Hamilton won at his home track to snap a run of five races without a victory. He had dropped from second to fifth at Silverstone after he served his penalty, but he picked up two spots when he returned to the track, and then Mercedes teammate Valtteri Bottas was ordered to move out of Hamilton's way.

That gave him 11 laps to chase down leader Charles Leclerc in a Ferrari, and Hamilton made the pass for the win with just two laps to go — and on the same corner where he had tangled with Verstappen. The 36-year-old British driver was cheered on to his eighth career victory at Silverstone by passionate home fans — 140,000 people packed the stands — who gave him a standing ovation.

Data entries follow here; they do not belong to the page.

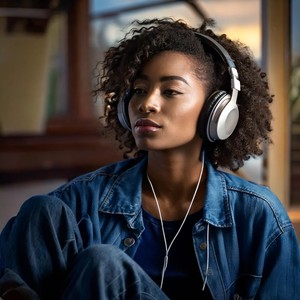 Hip Hop Relaxation: Smooth Beats to Unwind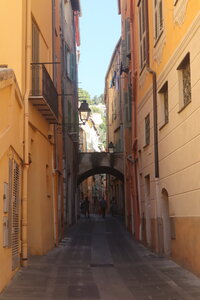 20180827-0914 GR5-53 modane menton, IMG_0437 menton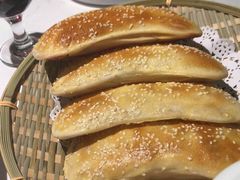 -徽镇小厨·经典徽菜(马连道店)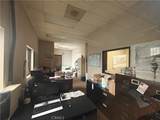 16838 Main Street - Photo 8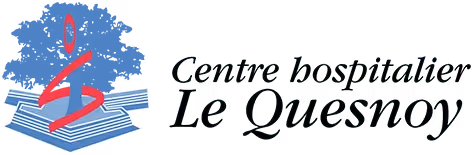 CH le Quesnoy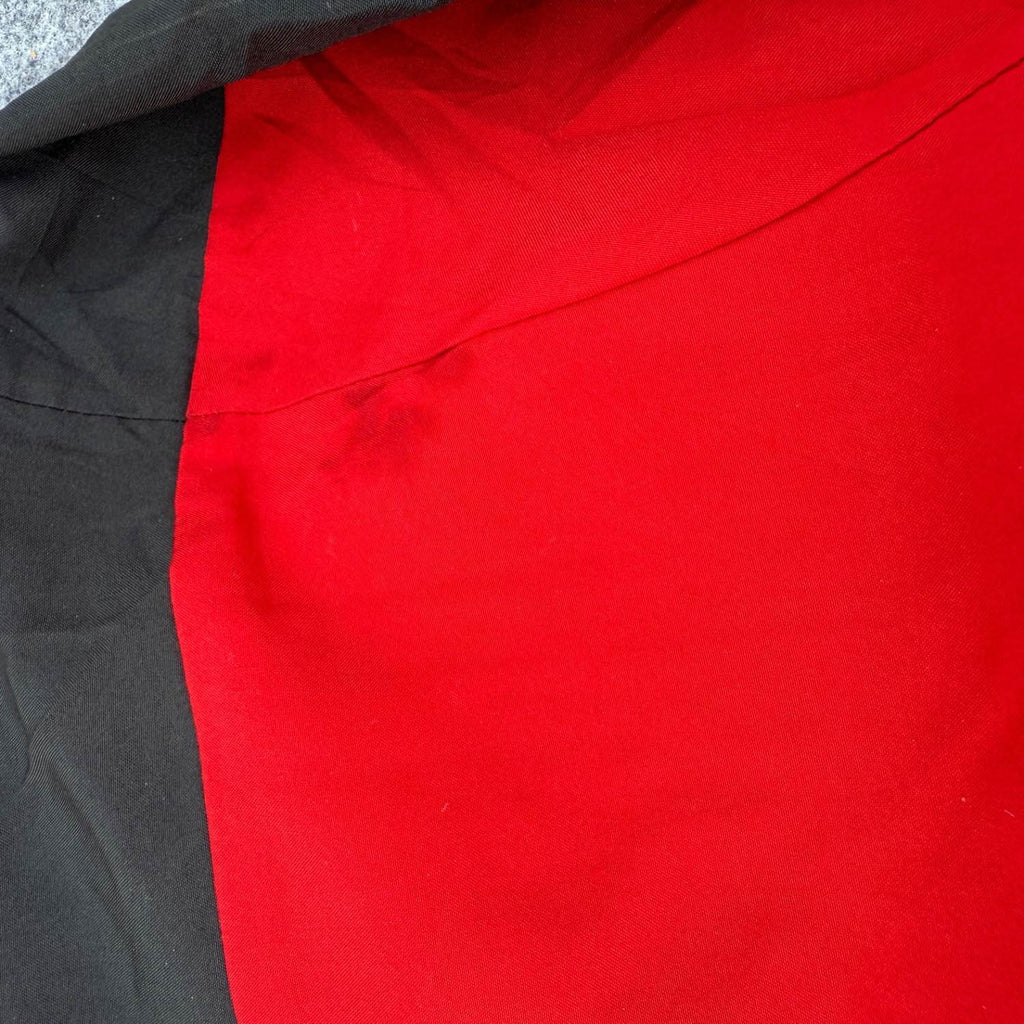 NIKE WINDCHEATER (583)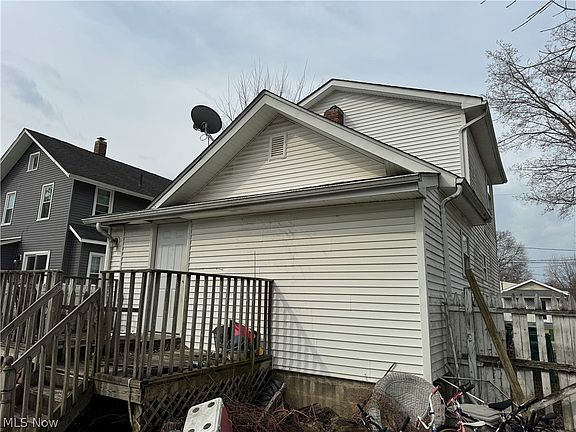 5th image of 45 S Cedar St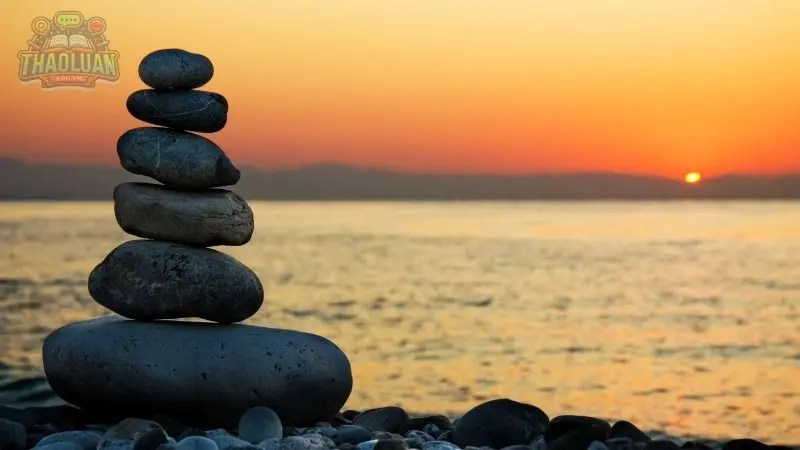 Mệnh Thủy Mệnh Thủy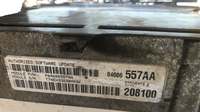 44804210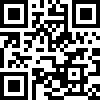 https://iscanews.ir/xf2mL
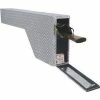 Tradesman Truck 53 Inch Aluminum Fender Well Gun Box 8227 - Tool Boxes -Cheap Storage & Moving Store 6d9c80553cfb12e5c15a405e6cea572f870c4065 027510925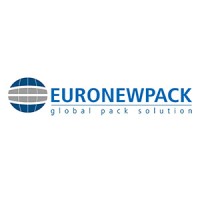 Euronewpack Logo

Hamilton cut his deficit against Verstappen from 33 points to seven, and their rivalry seemed to take on a different hue with Sunday's developments. Verstappen crashed out of the race when a spirited battle with Hamilton on the first lap — their cars made contact at least twice — sent the 23-year-old Dutchman spinning hard into a barrier.

The red flag was waved to allow for repairs to the tire barrier. Verstappen was wobbly as he climbed from his car, and he was transported to a local hospital for evaluation but left the facility later Sunday "without any major injuries," his Red Bull team said.

While there, though, he took to Twitter to express his frustration with Hamilton, calling his rival's celebration with him still in the hospital "disrespectful and unsportsmanlike" and also writing: "Glad I'm ok. Very disappointed with being taken out like this. The penalty given does not help us and doesn't do justice to the dangerous move Lewis made on track."